US is still paying Civil War benefits
If you're wondering what Iraq will ultimately cost, look at continuing payouts to veterans and families from wars long ago.
The U.S. is 10 years removed from the start of the Iraq War, and its citizens still want to know what the final price tag on that conflict and ongoing operations in Afghanistan will be.
Maybe the government will let them know once it finally settles accounts -- from the Civil War.
The Associated Press took on a seemingly simple assignment: find out just how much America's wars have cost and what that will mean for Iraq and Afghanistan spending. It discovered that the U.S. is still paying restitution for conflicts that began in the 19th century. Lawmakers are not only unsurprised by this but insist that's how it should be.

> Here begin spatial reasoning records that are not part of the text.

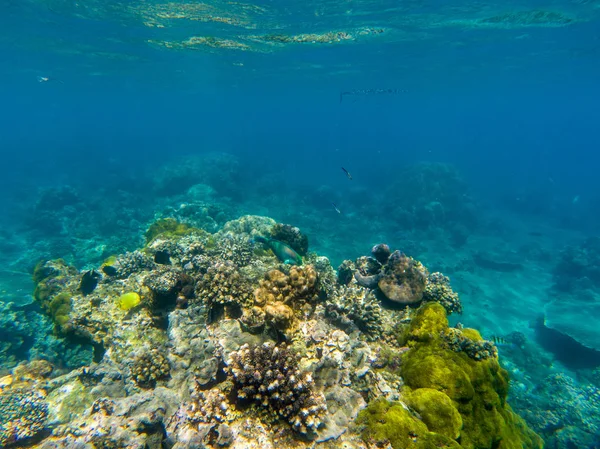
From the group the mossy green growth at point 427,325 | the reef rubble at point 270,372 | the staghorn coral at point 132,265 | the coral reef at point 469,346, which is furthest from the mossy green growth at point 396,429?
the staghorn coral at point 132,265

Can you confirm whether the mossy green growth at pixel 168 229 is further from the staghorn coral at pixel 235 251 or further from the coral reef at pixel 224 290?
the coral reef at pixel 224 290

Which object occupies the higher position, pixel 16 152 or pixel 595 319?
pixel 595 319

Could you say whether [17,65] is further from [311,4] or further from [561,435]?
[561,435]

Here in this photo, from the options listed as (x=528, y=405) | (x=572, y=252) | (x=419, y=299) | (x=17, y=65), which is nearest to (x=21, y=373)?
(x=419, y=299)

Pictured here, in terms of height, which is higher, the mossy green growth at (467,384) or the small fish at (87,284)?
the mossy green growth at (467,384)

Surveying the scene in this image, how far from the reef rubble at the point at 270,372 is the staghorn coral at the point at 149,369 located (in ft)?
0.06

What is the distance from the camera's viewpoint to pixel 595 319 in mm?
17375

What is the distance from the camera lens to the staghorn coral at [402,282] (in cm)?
758

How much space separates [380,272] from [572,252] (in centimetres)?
2729

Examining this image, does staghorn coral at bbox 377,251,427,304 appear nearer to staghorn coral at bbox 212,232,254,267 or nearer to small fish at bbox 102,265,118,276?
staghorn coral at bbox 212,232,254,267

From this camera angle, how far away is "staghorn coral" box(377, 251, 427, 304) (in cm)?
758

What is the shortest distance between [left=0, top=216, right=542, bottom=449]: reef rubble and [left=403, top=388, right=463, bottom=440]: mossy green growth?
0.05ft

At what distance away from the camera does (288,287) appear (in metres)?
5.96

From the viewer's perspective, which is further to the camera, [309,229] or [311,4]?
[309,229]
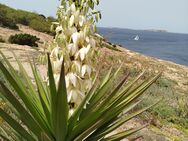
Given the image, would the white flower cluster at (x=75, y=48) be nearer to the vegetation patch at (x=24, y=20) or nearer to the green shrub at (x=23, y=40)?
the green shrub at (x=23, y=40)

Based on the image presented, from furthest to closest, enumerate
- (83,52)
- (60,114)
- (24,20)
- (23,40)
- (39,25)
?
(24,20)
(39,25)
(23,40)
(83,52)
(60,114)

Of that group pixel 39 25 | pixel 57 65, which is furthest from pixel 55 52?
pixel 39 25

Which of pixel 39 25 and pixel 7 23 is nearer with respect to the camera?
pixel 7 23

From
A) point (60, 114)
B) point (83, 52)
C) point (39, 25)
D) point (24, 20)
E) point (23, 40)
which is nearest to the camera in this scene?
→ point (60, 114)

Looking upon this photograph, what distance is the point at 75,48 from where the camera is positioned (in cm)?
310

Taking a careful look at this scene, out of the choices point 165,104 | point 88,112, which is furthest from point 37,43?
point 88,112

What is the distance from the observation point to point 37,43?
21000 mm

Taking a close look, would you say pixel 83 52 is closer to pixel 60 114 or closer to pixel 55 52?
pixel 55 52

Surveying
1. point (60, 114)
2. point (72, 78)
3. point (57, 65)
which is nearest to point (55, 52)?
point (57, 65)

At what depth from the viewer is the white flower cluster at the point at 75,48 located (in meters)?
3.09

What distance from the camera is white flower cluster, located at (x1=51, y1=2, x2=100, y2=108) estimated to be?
3.09m

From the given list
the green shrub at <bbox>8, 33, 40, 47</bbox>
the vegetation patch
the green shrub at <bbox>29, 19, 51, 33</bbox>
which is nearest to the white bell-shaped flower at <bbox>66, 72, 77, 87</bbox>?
the green shrub at <bbox>8, 33, 40, 47</bbox>

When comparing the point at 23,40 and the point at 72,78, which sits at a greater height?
the point at 72,78

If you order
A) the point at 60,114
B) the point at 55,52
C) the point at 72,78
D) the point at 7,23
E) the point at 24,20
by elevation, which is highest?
the point at 55,52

Sen. Patty Murray (D-Wash.) says her father's disability payments from World War II helped feed her family and served as a reminder that the country needs to think about such costs before entering any such conflict.
That view has received some resistance from the other side of the aisle, however. Former Republican Sen. Alan Simpson -- who co-chaired President Barack Obama's deficit committee in 2010 -- says lawmakers looking to tamp down federal debt shouldn't consider survivor benefits off-limits. He insists that recipients should receive such payments based solely on need and that "without question, I would affluence-test all of those people."

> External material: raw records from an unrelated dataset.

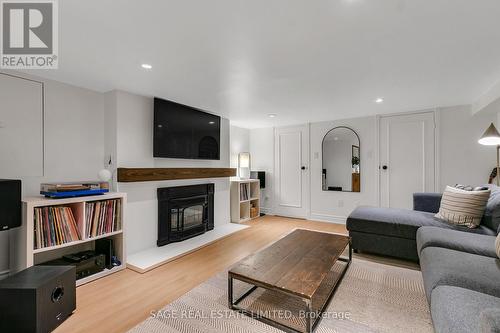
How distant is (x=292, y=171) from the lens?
512cm

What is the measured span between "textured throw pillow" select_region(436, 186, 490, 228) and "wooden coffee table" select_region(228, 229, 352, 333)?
1.14 m

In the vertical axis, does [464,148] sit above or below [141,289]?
above

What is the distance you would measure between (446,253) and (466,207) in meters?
1.05

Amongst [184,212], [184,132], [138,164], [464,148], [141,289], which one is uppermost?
[184,132]

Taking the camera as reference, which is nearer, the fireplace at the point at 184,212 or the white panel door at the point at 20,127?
the white panel door at the point at 20,127

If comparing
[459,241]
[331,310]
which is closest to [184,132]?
[331,310]

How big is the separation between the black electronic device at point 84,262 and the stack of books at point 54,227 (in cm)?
23

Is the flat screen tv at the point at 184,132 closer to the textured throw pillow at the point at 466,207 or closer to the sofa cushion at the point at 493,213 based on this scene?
the textured throw pillow at the point at 466,207

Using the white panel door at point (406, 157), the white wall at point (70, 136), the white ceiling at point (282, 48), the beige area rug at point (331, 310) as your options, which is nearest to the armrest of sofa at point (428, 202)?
the white panel door at point (406, 157)

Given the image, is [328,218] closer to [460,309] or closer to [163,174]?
[163,174]

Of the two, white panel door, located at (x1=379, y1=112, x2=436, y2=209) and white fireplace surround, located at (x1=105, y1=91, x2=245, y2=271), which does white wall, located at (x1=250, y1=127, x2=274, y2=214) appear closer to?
white panel door, located at (x1=379, y1=112, x2=436, y2=209)

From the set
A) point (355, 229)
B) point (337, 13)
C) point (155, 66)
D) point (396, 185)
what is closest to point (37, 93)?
point (155, 66)

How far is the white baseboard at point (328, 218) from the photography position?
4573 millimetres

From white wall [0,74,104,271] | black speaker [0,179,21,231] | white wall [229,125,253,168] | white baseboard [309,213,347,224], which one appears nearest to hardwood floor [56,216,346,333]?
black speaker [0,179,21,231]
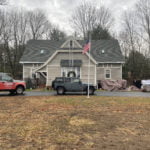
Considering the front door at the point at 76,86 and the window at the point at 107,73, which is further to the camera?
the window at the point at 107,73

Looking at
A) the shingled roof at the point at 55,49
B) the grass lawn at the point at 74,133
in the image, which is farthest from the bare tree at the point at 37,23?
the grass lawn at the point at 74,133

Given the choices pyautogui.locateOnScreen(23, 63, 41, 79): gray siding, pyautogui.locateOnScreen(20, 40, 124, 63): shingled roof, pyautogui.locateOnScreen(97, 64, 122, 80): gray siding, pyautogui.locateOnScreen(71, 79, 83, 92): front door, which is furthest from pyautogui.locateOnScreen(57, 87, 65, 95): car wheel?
pyautogui.locateOnScreen(23, 63, 41, 79): gray siding

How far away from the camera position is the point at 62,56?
81.8 ft

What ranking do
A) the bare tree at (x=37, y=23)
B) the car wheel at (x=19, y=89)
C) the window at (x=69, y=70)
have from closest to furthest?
the car wheel at (x=19, y=89), the window at (x=69, y=70), the bare tree at (x=37, y=23)

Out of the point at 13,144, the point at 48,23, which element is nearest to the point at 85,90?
the point at 13,144

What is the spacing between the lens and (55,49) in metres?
30.8

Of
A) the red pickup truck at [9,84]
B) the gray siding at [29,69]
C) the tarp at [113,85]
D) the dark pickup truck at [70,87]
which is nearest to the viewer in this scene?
the red pickup truck at [9,84]

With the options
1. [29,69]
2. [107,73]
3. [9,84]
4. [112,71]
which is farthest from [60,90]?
[112,71]

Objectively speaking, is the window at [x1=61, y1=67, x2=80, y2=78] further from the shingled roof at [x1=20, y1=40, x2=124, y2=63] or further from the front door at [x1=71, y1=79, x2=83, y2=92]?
the front door at [x1=71, y1=79, x2=83, y2=92]

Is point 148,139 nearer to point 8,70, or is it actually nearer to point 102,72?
point 102,72

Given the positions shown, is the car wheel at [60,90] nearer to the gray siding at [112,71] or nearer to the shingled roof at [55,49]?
the shingled roof at [55,49]

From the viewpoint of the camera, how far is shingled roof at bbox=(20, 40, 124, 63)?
2819 cm

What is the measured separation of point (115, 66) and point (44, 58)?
11.2 meters

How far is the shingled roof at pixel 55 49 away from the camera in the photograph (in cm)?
2819
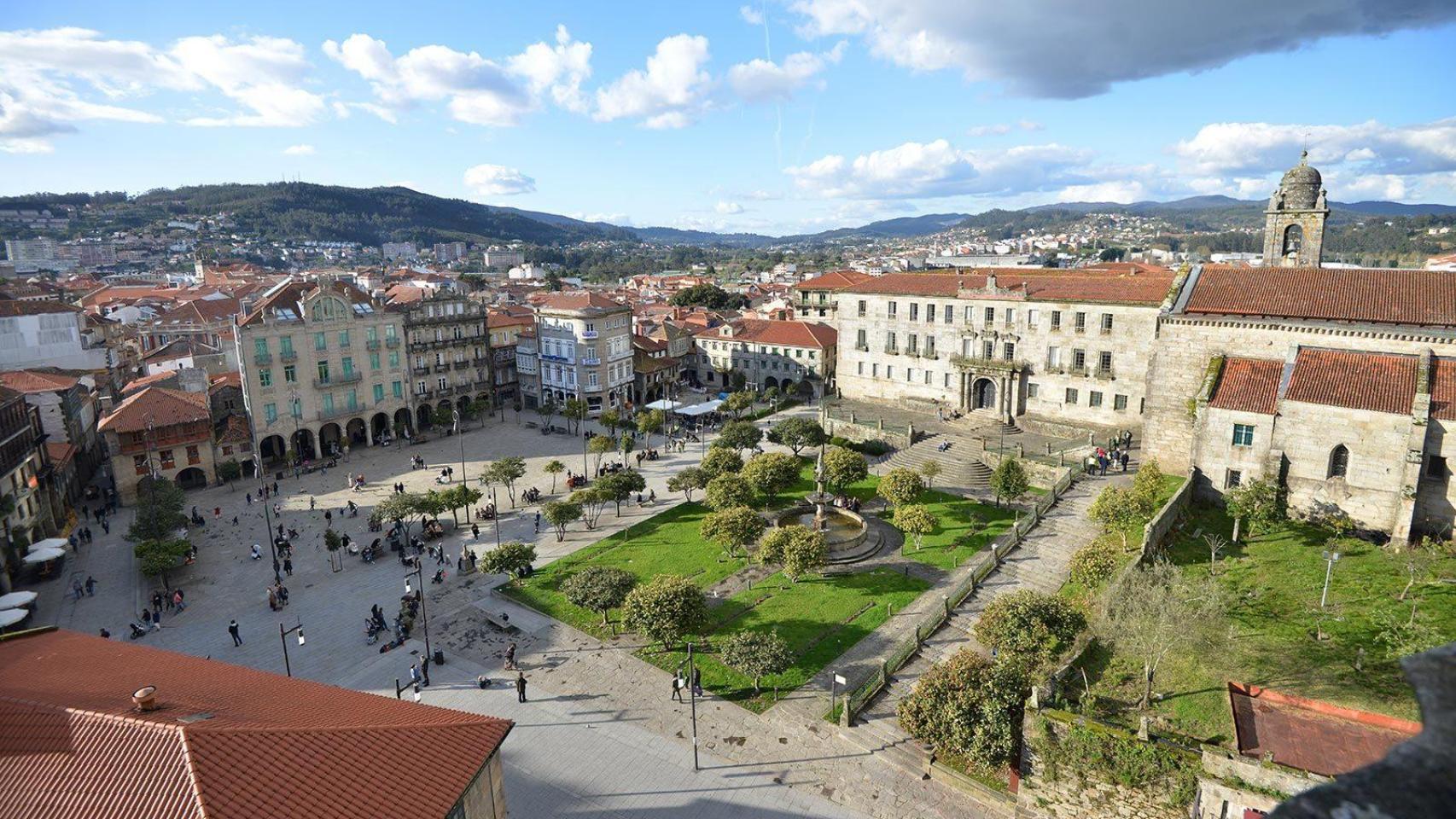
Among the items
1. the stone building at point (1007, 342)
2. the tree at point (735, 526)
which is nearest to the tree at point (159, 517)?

Perhaps he would start with two elderly children of Civil War veterans in North Carolina and Tennessee. Though born in the 1920s and 1930s, the two recipients in question were fathered by Civil War veterans in their 70s and 80s (not an uncommon occurrence, especially in the veterans community). Those the two offspring still receive $876 a year in benefits. Such survivor payouts usually end by the time children turn 18, but those born with disabilities rendering them incapable of caring for themselves are covered for life.
Such is the case with 10 surviving children of veterans from the 1898 Spanish-American War. They're still awarded a combined $50,000 a year for their parents' service.
But that doesn't even come close to the compensation the U.S. pays out to Vietnam veterans, their families and families of those killed in action. That alone tops $22 billion a year, is greater than the FBI's annual budget and is nearly three times what the government pays in compensation to veterans and surviving families from World War I ($20 million), World War II ($5 billion) and the Korean War ($2.8 billion) each year.
OK -what is this nit-wit talking about?
Common social security would provide benefits to disabled children all their lives too, and they didn't need to have served their country honorably to earn it!
There's no doubt the dollars are a lot, war is costly, BUT REALLY Mr. NOTTE, you would continue to doal out billions to people who riot in Compton and Watts, give them cell phones even, yet DENY taking care of the disabled prodigy of our country's war veterans?
What the hell is wrong with you dude?
.
...Simpson seems to want to cut everyone but himself, and ex-presidents.......like carter and bush one
and clinton and bush two and........simpson has been drawing off the gov for a hundred years.......or so
what does it cost us for obama to go golfing all the time....hundreds of thousands...and us with an 16.7 trillion deficit...or what about gsa...? or tsa or ice or...and the litney goes on and on.....!.